Silicon Valley companies can no longer continue to insist that they merely provide the platform and are not responsible for content. Chamath Palihapitiya, a former vice-president at Facebook, admitted in a talk at Stanford Business School, “The short-term, dopamine-driven feedback loops that we have created are destroying how society works. No civil discourse, no cooperation, misinformation, mistruth.”

Despite overwhelming evidence of the misuse of social media platforms, these tech giants are moving very reluctantly towards changing their practices. If the companies do not act aggressively, and with transparency to weed out malicious content, we must consider them as diluting our national security and take appropriate legal action.

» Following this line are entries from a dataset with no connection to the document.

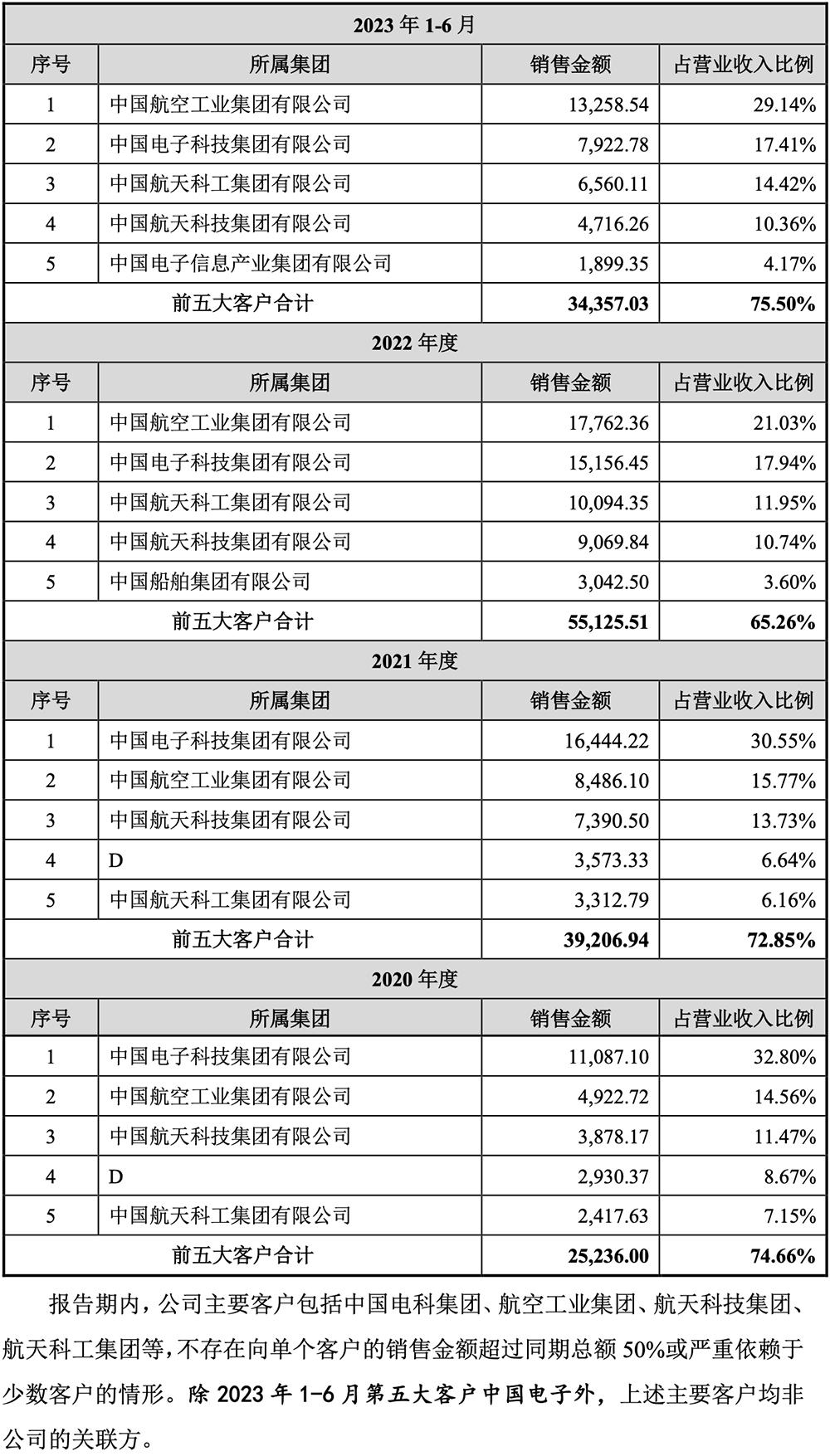 | 2023 年 1-6 月 | | | |
|---|---|---|---|
| 序号 | 所属集团 | 销售金额 | 占营业收入比例 |
| 1 | 中国航空工业集团有限公司 | 13,258.54 | 29.14% |
| 2 | 中国电子科技集团有限公司 | 7,922.78 | 17.41% |
| 3 | 中国航天科工集团有限公司 | 6,560.11 | 14.42% |
| 4 | 中国航天科技集团有限公司 | 4,716.26 | 10.36% |
| 5 | 中国电子信息产业集团有限公司 | 1,899.35 | 4.17% |
| 前五大客户合计 | | 34,357.03 | 75.50% |
| 2022 年度 | | | |
| 序号 | 所属集团 | 销售金额 | 占营业收入比例 |
| 1 | 中国航空工业集团有限公司 | 17,762.36 | 21.03% |
| 2 | 中国电子科技集团有限公司 | 15,156.45 | 17.94% |
| 3 | 中国航天科工集团有限公司 | 10,094.35 | 11.95% |
| 4 | 中国航天科技集团有限公司 | 9,069.84 | 10.74% |
| 5 | 中国船舶集团有限公司 | 3,042.50 | 3.60% |
| 前五大客户合计 | | 55,125.51 | 65.26% |
| 2021 年度 | | | |
| 序号 | 所属集团 | 销售金额 | 占营业收入比例 |
| 1 | 中国电子科技集团有限公司 | 16,444.22 | 30.55% |
| 2 | 中国航空工业集团有限公司 | 8,486.10 | 15.77% |
| 3 | 中国航天科技集团有限公司 | 7,390.50 | 13.73% |
| 4 | D | 3,573.33 | 6.64% |
| 5 | 中国航天科工集团有限公司 | 3,312.79 | 6.16% |
| 前五大客户合计 | | 39,206.94 | 72.85% |
| 2020 年度 | | | |
| 序号 | 所属集团 | 销售金额 | 占营业收入比例 |
| 1 | 中国电子科技集团有限公司 | 11,087.10 | 32.80% |
| 2 | 中国航空工业集团有限公司 | 4,922.72 | 14.56% |
| 3 | 中国航天科技集团有限公司 | 3,878.17 | 11.47% |
| 4 | D | 2,930.37 | 8.67% |
| 5 | 中国航天科工集团有限公司 | 2,417.63 | 7.15% |
| 前五大客户合计 | | 25,236.00 | 74.66% |

报告期内，公司主要客户包括中国电科集团、航空工业集团、航天科技集团、航天科工集团等，不存在向单个客户的销售金额超过同期总额 50%或严重依赖于少数客户的情形。除 2023 年 1-6 月第五大客户中国电子外，上述主要客户均非公司的关联方。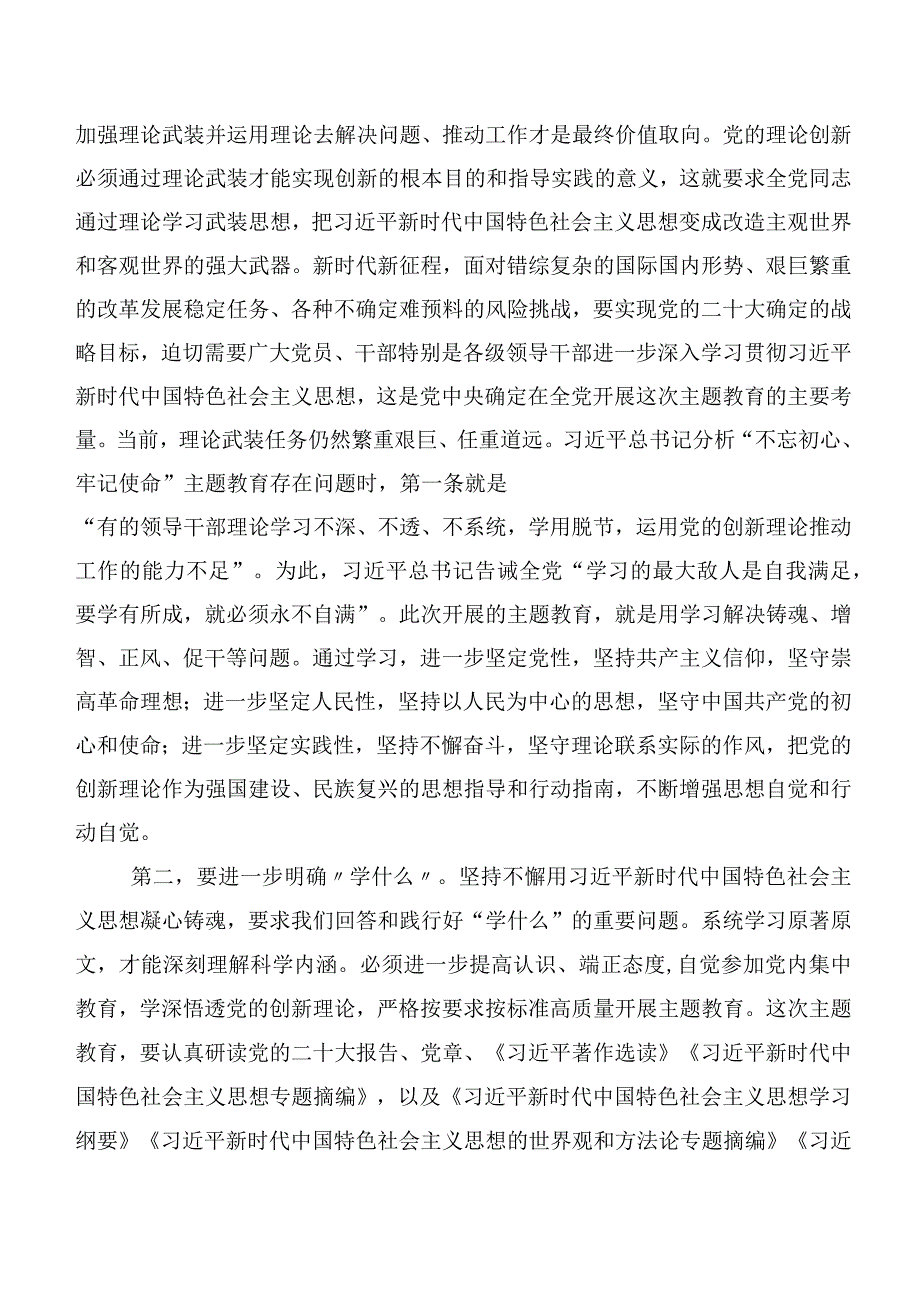 加强理论武装并运用理论去解决问题、推动工作才是最终价值取向。党的理论创新必须通过理论武装才能实现创新的根本目的和指导实践的意义，这就要求全党同志通过理论学习武装思想，把习近平新时代中国特色社会主义思想变成改造主观世界和客观世界的强大武器。新时代新征程，面对错综复杂的国际国内形势、艰巨繁重的改革发展稳定任务、各种不确定难预料的风险挑战，要实现党的二十大确定的战略目标，迫切需要广大党员、干部特别是各级领导干部进一步深入学习贯彻习近平新时代中国特色社会主义思想，这是党中央确定在全党开展这次主题教育的主要考量。当前，理论武装任务仍然繁重艰巨、任重道远。习近平总书记分析“不忘初心、牢记使命”主题教育存在问题时，第一条就是
“有的领导干部理论学习不深、不透、不系统，学用脱节，运用党的创新理论推动工作的能力不足”。为此，习近平总书记告诫全党“学习的最大敌人是自我满足，要学有所成，就必须永不自满”。此次开展的主题教育，就是用学习解决铸魂、增智、正风、促干等问题。通过学习，进一步坚定党性，坚持共产主义信仰，坚守崇高革命理想；进一步坚定人民性，坚持以人民为中心的思想，坚守中国共产党的初心和使命；进一步坚定实践性，坚持不懈奋斗，坚守理论联系实际的作风，把党的创新理论作为强国建设、民族复兴的思想指导和行动指南，不断增强思想自觉和行动自觉。

第二，要进一步明确〃学什么〃。坚持不懈用习近平新时代中国特色社会主义思想凝心铸魂，要求我们回答和践行好“学什么”的重要问题。系统学习原著原文，才能深刻理解科学内涵。必须进一步提高认识、端正态度,自觉参加党内集中教育，学深悟透党的创新理论，严格按要求按标准高质量开展主题教育。这次主题教育，要认真研读党的二十大报告、党章、《习近平著作选读》《习近平新时代中国特色社会主义思想专题摘编》，以及《习近平新时代中国特色社会主义思想学习纲要》《习近平新时代中国特色社会主义思想的世界观和方法论专题摘编》《习近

Foreign interference in elections must be viewed as an act of external aggression. The US is considering the adoption of a bill titled ‘Defending Elections from Threats by Establishing Redlines Act of 2018’ (Deter Act). This seeks to impose punitive sanctions against any foreign government suspected of interfering in elections. Similar laws have either been passed or are being considered in Australia, Canada, and Singapore. India must seriously look at legislation to deter foreign interference and also revisit the law that permits foreign funding of political parties. Even the slightest loophole in our practices will be fully exploited by inimical powers.

And finally, we the people must play our individual parts. National security is not only about external threats but in securing our national character. It would be futile to advise that we stay away from the addiction of the social media. But we could become more responsible in how we use it, and not glorify those who spread radical content, irrespective of our ideology. We have to break free of the ‘filter bubble’. This will not be easy but in this rapidly evolving cyberspace of trolls, bots, fake news and misinformation, we are no longer left with simple options.

At the end of the 2019 elections, everyone will be answerable: the government, politicians, social media companies, and all of us. Will we get it right?

(The author is former Northern Commander, Indian Army, under whose leadership India carried out surgical strikes against Pakistan in 2016. Views are personal.)